# Can anyone identify this hamster type please



## Josh Cook (Apr 19, 2017)

Hi, I was just wondering if someone could tell me what type of hamster this is specifically. His instagram is @kirkthehamster

I'd post a link or pictures but this site won't allow me

Thanks


----------



## FeelTheBern (Jan 13, 2016)

Josh Cook said:


> Hi, I was just wondering if someone could tell me what type of hamster this is specifically. His instagram is @kirkthehamster
> 
> I'd post a link or pictures but this site won't allow me
> 
> Thanks


You need to make 25 posts before the site will allow you to post links.
How do I access the Instagram page? I will be able to identify the hamster's breed for you if I can see pictures of it.


----------



## Josh Cook (Apr 19, 2017)

Here are some photos of him


----------



## FeelTheBern (Jan 13, 2016)

I believe he's a Roborovski.


----------



## anachronism (Jan 30, 2014)

russian dwarf hybrid. Does look a bit roboesque in the first picture but robos are more of a sandy colour and this guy has a dorsal stripe which roborovskis dont have. Be careful not to give him anything sugary, they have a tendancy to diabetes


----------



## simplysardonic (Sep 1, 2009)

anachronism said:


> russian dwarf hybrid. Does look a bit roboesque in the first picture but robos are more of a sandy colour and this guy has a dorsal stripe which roborovskis dont have. Be careful not to give him anything sugary, they have a tendancy to diabetes


Seconded, I thought Robo looking at the first picture but he looks too big, as well as being the wrong colour.


----------



## anachronism (Jan 30, 2014)

simplysardonic said:


> Seconded, I thought Robo looking at the first picture but he looks too big, as well as being the wrong colour.

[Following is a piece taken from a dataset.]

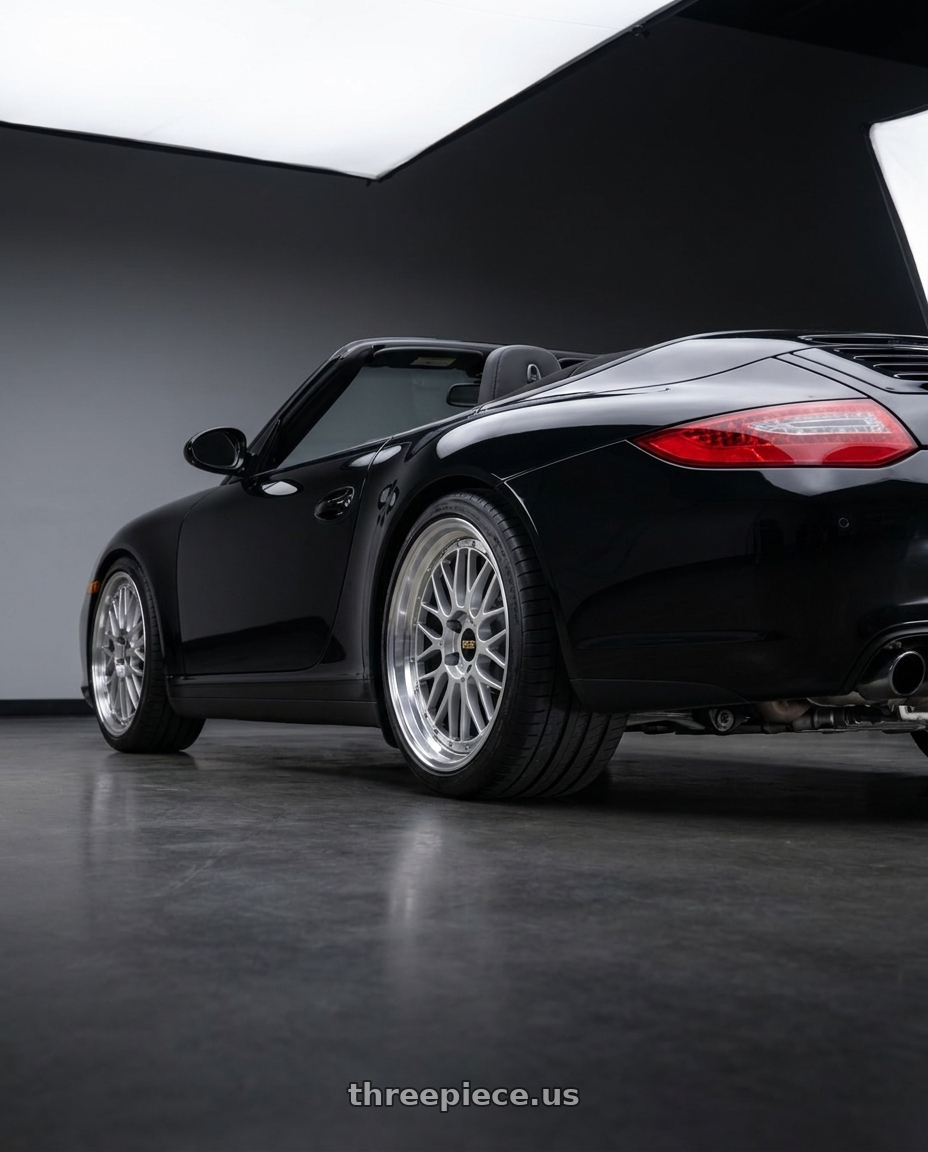 2012 Porsche 997 Cabriolet with BBS LM 5x130 18x11.0+56 Diamond Silver wheels rear three quarter view square tires
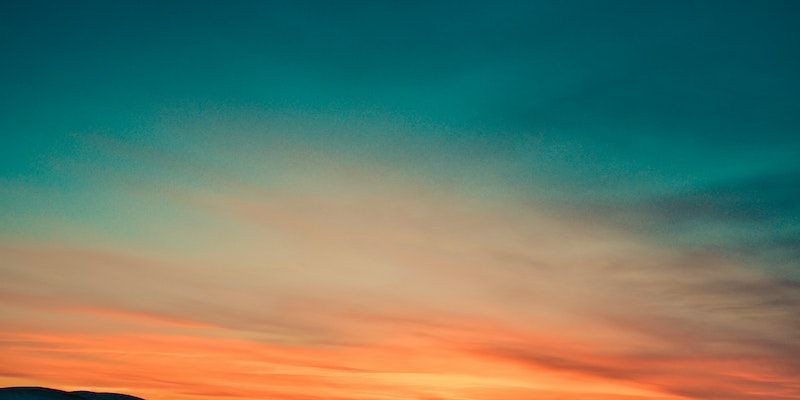 Orange and teal sunset sky with wispy clouds over a dark horizon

The light makes him look like he has the eyebrows


----------



## simplysardonic (Sep 1, 2009)

anachronism said:


> The light makes him look like he has the eyebrows


I've only recently learned how to tell the Russians from the Robos from the Chinese hams because we've got them at work, I've only ever kept Syrians & that was years ago.

I don't think I could tell a Russian from a Campbells though.


----------



## anachronism (Jan 30, 2014)

I have a pure winter white from a show breeder never seen pure Campbells though. You see some which are a Campbells colour or a winter white colour but there's no pure ones in pet shops i don't think


----------



## ForestWomble (May 2, 2013)

anachronism said:


> russian dwarf hybrid. Does look a bit roboesque in the first picture but robos are more of a sandy colour and this guy has a dorsal stripe which roborovskis dont have. Be careful not to give him anything sugary, they have a tendancy to diabetes





simplysardonic said:


> Seconded, I thought Robo looking at the first picture but he looks too big, as well as being the wrong colour.


third - ed

Deff a Russian dwarf hybrid. Cute little guy/girl.


----------



## pp50616 (May 10, 2017)

That looks like a robo hamster. She/he is so cute and it's colors are beautiful! It's a very unique hamster if it is a robo!


----------



## Indigochild (Jun 7, 2017)

I think its a campbells russian dwarf as it has distinctive back stripe. . X


----------



## noushka05 (Mar 28, 2008)

I'm going to throw a spanner in the works lol I think its a winter white. It has big ears for a Campbells, its definitely a Russian dwarf though. Yep & it could be a hybrid of the two species.


----------



## Indigochild (Jun 7, 2017)

I definitely know its a cute hamster lol.


----------



## anachronism (Jan 30, 2014)

noushka05 said:


> I'm going to throw a spanner in the works lol I think its a winter white. It has big ears for a Campbells, its definitely a Russian dwarf though. Yep & it could be a hybrid of the two species.


A hybrid is almost a guarantee unless from a breeder


----------